• Your goal
Reproduce only this stretch of the listing below: from the line with "Young asian boy" through the line with "Porttrait van geschokte", exactly as written, with pictures excluded.

• Information provided
▽

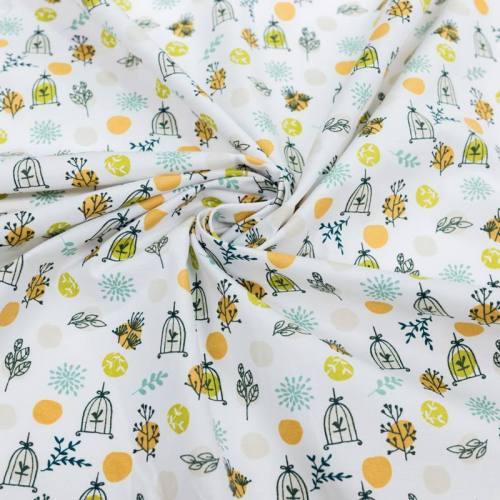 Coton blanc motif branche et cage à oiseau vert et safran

△
▽

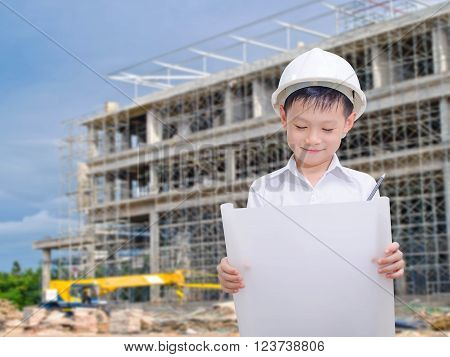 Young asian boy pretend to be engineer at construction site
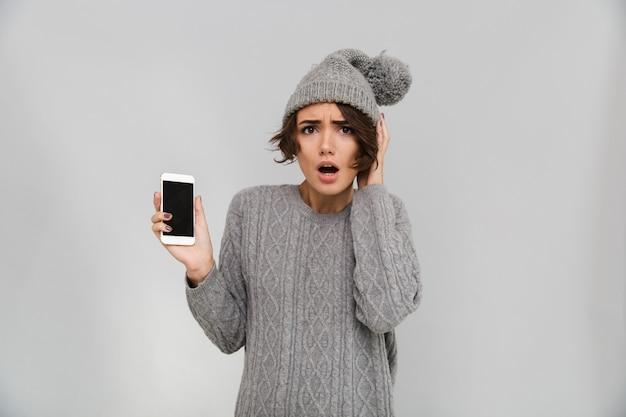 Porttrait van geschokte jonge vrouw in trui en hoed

△

• Answer below
 Young asian boy pretend to be engineer at construction site
 Porttrait van geschokte jonge vrouw in trui en hoed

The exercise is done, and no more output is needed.